It comes a couple of weeks after I penned an attack on the insurance industry for trying to pin the blame for the record costs of insuring a car on the cost of compensating accident victims such as myself.

I ventured to suggest that the real reason premiums are rising is, instead, down to the industry’s desire for greater profits, and a lack of competition in the market to keep them down.

Direct Line’s results, which show a 9.5 per cent increase in operating profits to £354.2m, add weight to my argument.

First the background. The industry screamed blue murder following the Government’s decision to tweak the “Ogden rate”, which is used to calculate what is paid to compensate people for what are often awful injuries, in victims’ favour. Bear in mind, we aren’t all the fake whiplash claimants that insurers would like you to believe we are. Some of us are grappling with serious disabilities.

The Association of British Insurers took aim at the decision when its own figures revealed that motor insurance premiums have risen by 11 per cent in the last year.

But here’s what Direct Line had to say on the subject in its results statement: “Detailed case reviews conducted in Q2 (the second quarter of the year) of the additional costs arising from the lowering of the Ogden discount rate indicated a lower than expected increase to claims costs. This has resulted in a reserve release of £49m, leading to a total prior-year reserve release of £174.6m in the first half of 2017.”

In other words, we’re not taking the hit we thought we would from paying out a bit more to compensate paraplegics, amputees, people in constant pain (such as myself). So we’re kicking £49m extra over to our shareholders.
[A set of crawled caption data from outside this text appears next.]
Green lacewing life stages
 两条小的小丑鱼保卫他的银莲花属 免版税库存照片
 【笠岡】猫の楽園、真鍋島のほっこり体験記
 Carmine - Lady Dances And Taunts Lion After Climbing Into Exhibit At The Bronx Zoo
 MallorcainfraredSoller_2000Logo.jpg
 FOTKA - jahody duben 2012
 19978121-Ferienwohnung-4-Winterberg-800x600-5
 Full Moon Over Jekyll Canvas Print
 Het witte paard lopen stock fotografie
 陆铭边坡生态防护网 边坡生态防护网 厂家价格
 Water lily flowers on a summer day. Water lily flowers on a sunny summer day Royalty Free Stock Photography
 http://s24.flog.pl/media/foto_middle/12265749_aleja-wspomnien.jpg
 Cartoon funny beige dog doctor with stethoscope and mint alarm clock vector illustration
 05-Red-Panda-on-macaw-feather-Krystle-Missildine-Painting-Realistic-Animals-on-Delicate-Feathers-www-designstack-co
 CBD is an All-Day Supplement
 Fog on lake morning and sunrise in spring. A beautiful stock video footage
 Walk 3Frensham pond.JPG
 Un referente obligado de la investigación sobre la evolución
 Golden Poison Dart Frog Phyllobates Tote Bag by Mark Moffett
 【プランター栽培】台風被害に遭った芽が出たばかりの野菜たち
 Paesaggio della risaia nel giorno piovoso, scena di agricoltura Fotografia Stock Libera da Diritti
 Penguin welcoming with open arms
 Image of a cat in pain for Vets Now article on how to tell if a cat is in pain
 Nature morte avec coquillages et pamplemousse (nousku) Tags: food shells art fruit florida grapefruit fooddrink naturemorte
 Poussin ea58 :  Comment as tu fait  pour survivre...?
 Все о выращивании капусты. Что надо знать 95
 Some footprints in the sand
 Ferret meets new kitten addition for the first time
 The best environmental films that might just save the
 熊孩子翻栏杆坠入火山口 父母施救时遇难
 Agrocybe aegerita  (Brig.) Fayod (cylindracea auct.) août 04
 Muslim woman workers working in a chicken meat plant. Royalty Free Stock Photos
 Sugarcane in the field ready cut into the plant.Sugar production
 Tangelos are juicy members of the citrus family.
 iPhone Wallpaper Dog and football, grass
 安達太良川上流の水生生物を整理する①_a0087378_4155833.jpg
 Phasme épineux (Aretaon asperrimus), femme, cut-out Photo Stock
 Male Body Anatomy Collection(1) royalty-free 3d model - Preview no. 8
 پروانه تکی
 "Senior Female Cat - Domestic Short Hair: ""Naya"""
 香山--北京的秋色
Here are some more figures from its statement that you might like to consider: Direct Line’s motor insurance loss ratio improved from 84.6 per cent in the first half of 2016 to 81.7 per cent in the first half of 2017. What that means is that claims are reducing as a proportion of the premiums it takes in. As a result, it’s making more money. Happy days for Direct Line shareholders!

At this point, I should stress that this piece should not be read as an attack on Direct Line. In fact, it is a company that has (in the past) served as a welcome, and disruptive, market entrant that enhanced competition.

My argument a couple of weeks ago was rather that, despite Direct Line’s past activities, the insurance market is not competitive enough to keep prices down (and that the competition authorities and/or the Financial Conduct Authority should investigate as a result).

Hence you paying through the nose for your insurance.

But you don’t just have to take my word for it. I based my original conclusions on a study by city consultancy Capital Economics. It found that while there are a lot of brands under which insurance companies sell their product, the actual number of underwriters, which control pricing, is quite small. There are just nine big ones.

On the back of its results, Direct Line has increased its interim dividend to shareholders by a staggering 38.8 per cent. You read that right: The dividend increased by 38.8 per cent.

Remember that number when you get your renewal letter.